Material and methods: IMPT plans have been optimized starting with four different ‘flavors’ of initial spots weights: (a)all spots set with an initial constant weigh, delivering a gradient from the proximal to the distal edge of the target-PTV (wedge approach); (b) weights reduced from the distal to the proximal aspect of the PTV to deliver a flat ‘Spread-Out-Bragg-Peak’(SOBP approach); (c) weights calculated to deliver a gradient from the distal (maximal dose) to the proximal edge of the PTV (inverse wedge); (d) weights set to zero everywhere but the most distal one, for each given lateral direction (i.e. distal-edge-tracking technique, DET). All cases studied had a dose limiting critical structure in the middle or abutting the PTV. An analysis of robustness to range errors has been performed by recalculating plans, assuming a systematic 3% error in the CT values. Results were compared by looking at the change in EUD values between the nominal and error dose calculations as a function of the ‘a’ parameter in the generalized EUD (gEUD) model.

Results: Results show that IMPT plans optimized with the wedge approach (a) were very sensitive to range errors, as, for the cases here studied, the organs-at-risk (OAR) were spared by patching the lateral and distal fall-offs of Bragg peaks, the last ones being strongly sensitive to range errors. Interestingly it has been found that, in case of stringent dose-volume constraints to OAR, both the DET (d) and the inverse wedge (c) approaches provide a plan pretty robust to range errors. For both approaches the dose around the OAR was, in fact, shaped mainly through the use of the lateral and the proximal aspects of Bragg peaks, with a limited use of the distal fall-off. Finally, in case of low-dose constraints to OAR the initial flat SOBP approach (b) provide a very robust plan.

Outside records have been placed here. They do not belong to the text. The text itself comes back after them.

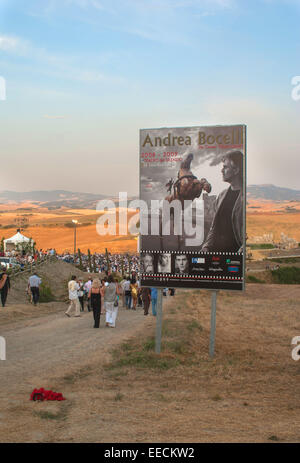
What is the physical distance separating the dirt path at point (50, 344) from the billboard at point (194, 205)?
2821 millimetres

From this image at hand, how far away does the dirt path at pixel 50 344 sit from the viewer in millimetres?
11273

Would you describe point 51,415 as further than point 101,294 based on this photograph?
No

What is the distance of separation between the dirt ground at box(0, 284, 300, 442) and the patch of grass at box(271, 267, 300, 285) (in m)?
55.2

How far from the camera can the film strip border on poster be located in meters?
12.6

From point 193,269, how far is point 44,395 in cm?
492

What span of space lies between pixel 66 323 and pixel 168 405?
11.5m

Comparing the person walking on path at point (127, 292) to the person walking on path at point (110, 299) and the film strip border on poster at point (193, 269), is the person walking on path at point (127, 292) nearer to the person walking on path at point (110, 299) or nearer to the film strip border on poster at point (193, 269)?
the person walking on path at point (110, 299)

Conclusion: These results seem in contrast to the work previously published by our group (Lomax 2008), which showed that generally DET is less robust than the flat SOBP method. However, in that work it was also found that, as IMPT plans become more highly modulated (due to overlap of dose limiting OAR), the flat SOBP method tends towards DET. This work extends and confirms those results. It also shows that, by adequately selecting starting conditions, it is possible to ‘steer’ the solutions to more robust plans.